Wireless EKG Monitor
These kinds of devices are usually worn on the wrist in the form of watches or bands. It’s excellent for monitoring vascular abnormalities in people who have long-term heart conditions, a history of heart attacks, genetic predisposition, and more.
Blood Pressure Monitor
A blood pressure monitor is typically worn on the upper arm. It is perhaps even more accurate than the hand pump typically seen in clinics and hospitals. The devices usually alert a medical practitioner and caregiver if the blood pressure becomes too high or low.
Transcutaneous Electrical Nerve Stimulation (TENS) Device
Arthritis and chronic pain are some common health problems that people contend with. The TENS device comes in the form of electrical pads that can be placed on various body locations that hurt. They are ideal for people who wish to avoid excessively medicating themselves.
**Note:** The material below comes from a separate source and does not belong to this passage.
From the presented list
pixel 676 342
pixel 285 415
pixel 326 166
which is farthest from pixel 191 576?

Continuous Glucose Monitoring (CGM) Device
Monitoring glucose is part and parcel of a diabetic person’s life. It’s traditionally done with a home blood sugar testing kit, but a CGM device offers monitoring 24/7. This makes it a hassle-free process especially since it can be paired to smartwatches.
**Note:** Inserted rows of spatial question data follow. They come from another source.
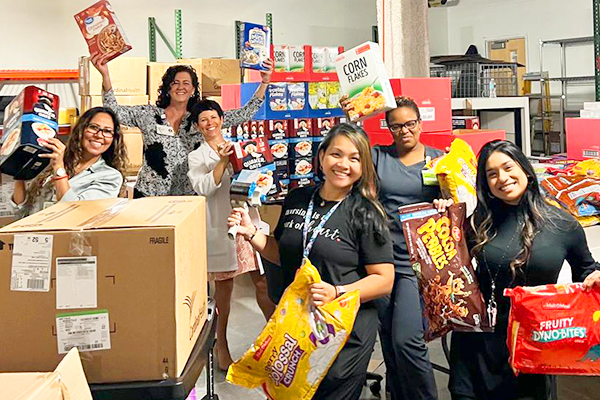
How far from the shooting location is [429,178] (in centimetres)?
249

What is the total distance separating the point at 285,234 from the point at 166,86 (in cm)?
131

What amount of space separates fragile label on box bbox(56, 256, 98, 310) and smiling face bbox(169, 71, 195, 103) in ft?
5.93

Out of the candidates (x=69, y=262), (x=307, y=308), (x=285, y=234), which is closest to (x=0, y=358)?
(x=69, y=262)

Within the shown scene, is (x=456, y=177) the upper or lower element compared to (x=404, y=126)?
lower

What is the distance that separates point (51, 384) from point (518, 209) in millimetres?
1506

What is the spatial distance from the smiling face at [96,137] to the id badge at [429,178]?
4.13 ft

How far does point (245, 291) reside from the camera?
481 cm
Transcranial Direct Current Stimulation (TDCS) Device
Depression and other mental health conditions pose a health risk for a large population of Americans. Although medication and psychotherapy are common, they don’t always work. The TDCS can be used without prescription for this brain condition by delivering electrical stimulation to targeted areas. They also aid in general mood improvement.
GPS trackers seem common, and it may not be clear how it’s wearable but when GPS trackers are embedded in shoe inserts, they can ease the minds of the loved ones of those who have memory issues. This is common in Alzheimer’s disease and other forms of dementia.
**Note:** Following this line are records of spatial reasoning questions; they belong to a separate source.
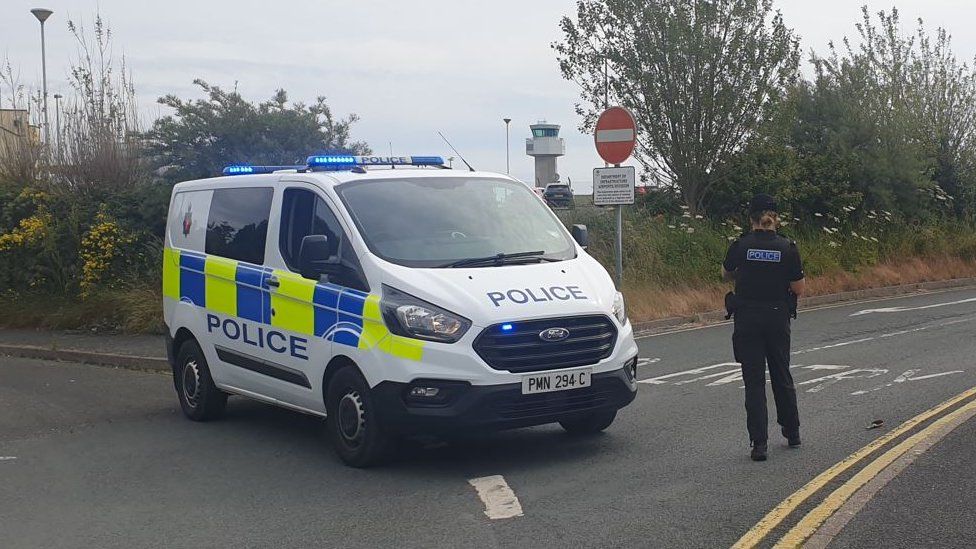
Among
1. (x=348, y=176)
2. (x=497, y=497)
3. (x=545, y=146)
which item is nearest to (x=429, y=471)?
(x=497, y=497)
Asthma and respiratory issues may be common for you or your loved ones and there are a few devices that help monitor oxygen intake and volume. One of them is the pulse oximeter – easily attached to one’s fingertip – to measure the amount of oxygen that is carried in the blood.
Braille And Tactile Smartwatch
Vision impairment is common in people of all ages. Braille is especially useful for those with severe vision impairment and now they come in the form of braille watches that can be used as a keyboard.
Hearables, or hear wearables, consist of hearing aids and other auditory devices that help improve one’s auditory input. They are personalized and even connect to phones for a seamless experience.